11 Ekim 2016 Salı

Artık hep Beykoz'dasın


Babacığım, tontişim,


27 Eylül 2016. Tam iki hafta oldu. Temmuz'da Bayram ziyaretinden sonra "artık buralara dönmek lazım" demiştin ya. Bu kadar çabuk döneceğini düşünmemiştim. Sen dönünce ben de bayramlar dışında da gider oldum Beykoz'a.

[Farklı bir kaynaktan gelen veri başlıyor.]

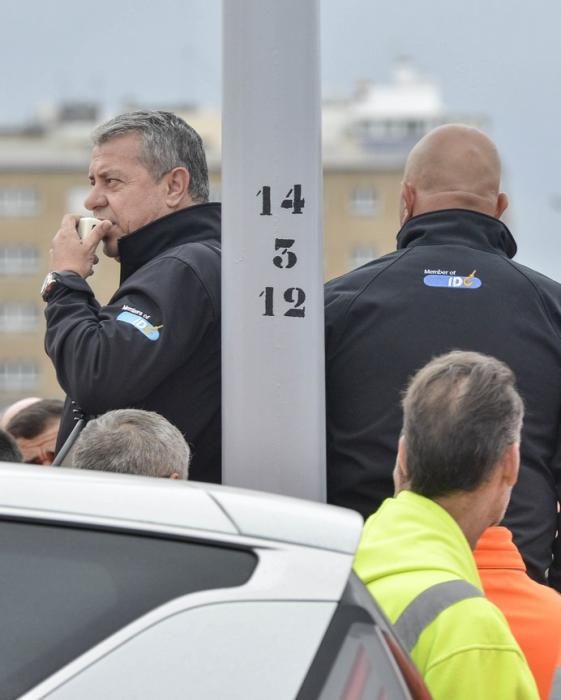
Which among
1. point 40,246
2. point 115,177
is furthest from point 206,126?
point 115,177

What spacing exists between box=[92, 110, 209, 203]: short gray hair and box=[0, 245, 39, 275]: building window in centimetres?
10627

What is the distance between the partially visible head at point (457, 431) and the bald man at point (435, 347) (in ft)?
2.38

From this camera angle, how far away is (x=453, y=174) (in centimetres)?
440

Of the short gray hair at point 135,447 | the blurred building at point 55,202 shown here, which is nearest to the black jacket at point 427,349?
the short gray hair at point 135,447

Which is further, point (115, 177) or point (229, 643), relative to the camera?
point (115, 177)

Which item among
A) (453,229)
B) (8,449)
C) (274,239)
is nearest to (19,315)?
(8,449)

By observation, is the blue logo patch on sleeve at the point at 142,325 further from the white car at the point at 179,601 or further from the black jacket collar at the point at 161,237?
the white car at the point at 179,601

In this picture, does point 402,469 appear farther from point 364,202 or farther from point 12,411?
point 364,202

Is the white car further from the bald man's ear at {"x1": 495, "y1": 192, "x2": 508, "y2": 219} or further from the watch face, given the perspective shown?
the bald man's ear at {"x1": 495, "y1": 192, "x2": 508, "y2": 219}

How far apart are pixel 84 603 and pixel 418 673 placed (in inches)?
22.4

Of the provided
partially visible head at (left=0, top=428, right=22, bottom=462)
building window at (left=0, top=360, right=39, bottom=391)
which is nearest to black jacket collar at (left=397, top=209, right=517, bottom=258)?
partially visible head at (left=0, top=428, right=22, bottom=462)

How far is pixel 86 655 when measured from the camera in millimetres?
2512

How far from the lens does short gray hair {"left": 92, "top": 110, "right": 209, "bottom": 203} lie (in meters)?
4.59

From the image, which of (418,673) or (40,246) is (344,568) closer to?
(418,673)
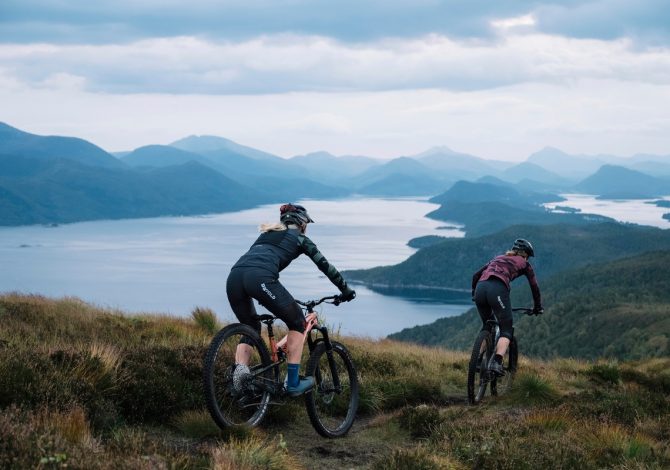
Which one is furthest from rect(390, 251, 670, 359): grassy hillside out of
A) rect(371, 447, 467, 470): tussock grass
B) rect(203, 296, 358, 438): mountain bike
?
rect(371, 447, 467, 470): tussock grass

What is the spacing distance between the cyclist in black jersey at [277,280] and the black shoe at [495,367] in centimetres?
342

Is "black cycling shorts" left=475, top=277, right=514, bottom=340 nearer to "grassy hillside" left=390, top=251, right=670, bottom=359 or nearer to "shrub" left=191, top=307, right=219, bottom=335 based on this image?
"shrub" left=191, top=307, right=219, bottom=335

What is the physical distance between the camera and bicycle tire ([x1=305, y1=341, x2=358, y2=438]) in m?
7.78

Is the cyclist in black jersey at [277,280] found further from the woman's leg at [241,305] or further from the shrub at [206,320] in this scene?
the shrub at [206,320]

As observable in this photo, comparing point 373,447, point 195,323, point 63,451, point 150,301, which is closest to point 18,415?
point 63,451

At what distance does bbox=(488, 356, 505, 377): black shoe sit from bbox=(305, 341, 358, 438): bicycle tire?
7.00 ft

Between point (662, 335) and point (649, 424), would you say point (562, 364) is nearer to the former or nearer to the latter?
point (649, 424)

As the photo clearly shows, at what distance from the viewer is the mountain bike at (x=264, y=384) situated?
7.02 metres

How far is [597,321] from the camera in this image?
403 ft

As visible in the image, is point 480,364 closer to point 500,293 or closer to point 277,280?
point 500,293

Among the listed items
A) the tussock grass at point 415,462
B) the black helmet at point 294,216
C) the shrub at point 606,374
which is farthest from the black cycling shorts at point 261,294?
the shrub at point 606,374

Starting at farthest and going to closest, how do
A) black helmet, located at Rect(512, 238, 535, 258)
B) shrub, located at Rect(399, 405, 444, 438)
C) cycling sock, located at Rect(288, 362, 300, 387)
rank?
1. black helmet, located at Rect(512, 238, 535, 258)
2. shrub, located at Rect(399, 405, 444, 438)
3. cycling sock, located at Rect(288, 362, 300, 387)

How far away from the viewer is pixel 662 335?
96.8 metres

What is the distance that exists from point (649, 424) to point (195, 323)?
27.2 feet
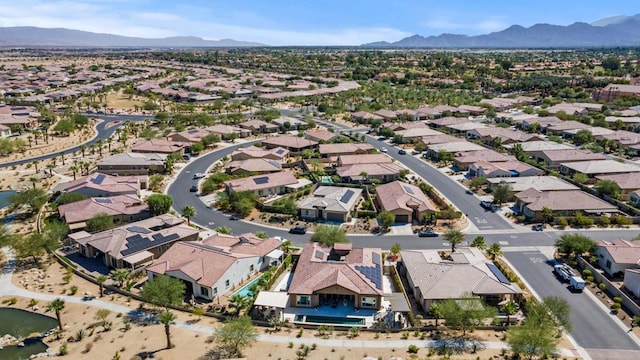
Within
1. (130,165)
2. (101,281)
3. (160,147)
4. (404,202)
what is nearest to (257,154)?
(160,147)

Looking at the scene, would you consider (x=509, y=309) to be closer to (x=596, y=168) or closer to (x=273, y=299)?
(x=273, y=299)

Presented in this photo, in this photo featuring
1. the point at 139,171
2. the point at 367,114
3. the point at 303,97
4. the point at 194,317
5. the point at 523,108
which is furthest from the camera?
the point at 303,97

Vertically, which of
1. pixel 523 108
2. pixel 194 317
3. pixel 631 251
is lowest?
pixel 194 317

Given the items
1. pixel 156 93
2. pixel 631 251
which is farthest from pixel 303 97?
pixel 631 251

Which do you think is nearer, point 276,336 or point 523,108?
point 276,336

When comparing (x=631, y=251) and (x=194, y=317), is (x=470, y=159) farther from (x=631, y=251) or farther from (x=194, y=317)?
(x=194, y=317)

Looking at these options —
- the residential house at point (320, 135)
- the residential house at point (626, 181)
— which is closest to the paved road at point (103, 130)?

Pazar günü bir kitap rafının önünde durdum. Sonra bir kitaba takıldı gözüm. Aldım. Okumaya başladım. Okuduğum başlığın adı "yardım": Her aşamada, çok belirli zamanlarda ve belirli yollarla belirli yardım biçimlerini talep etme kabiliyetimize bağlıyızdır. En sonunda bile, gidişimizin itibarı başkalarının bizim iyi bir şekilde ölmemize yardım etme konusunda istekliliklerine bağlıdır; yardımlarının samimiyeti çoğunlukla kendi hayatımızda onlara uzattığımız yardım eliyle orantılıdır. Her dönüşümün kalbinde doğru cömertliği talep etme ihtiyacı yatar (D. White-İçimizi Rahatlatan Söylemler).
Hayatın boyunca ne kadar çok insana yardım eli uzattın. Şimdi hepsi senden bahsediyor. Dönüşüm başladı. Öğrencilerin izinde. Ardından yürüyenleri gördükçe mutlu olacaksın. Seni seviyorum.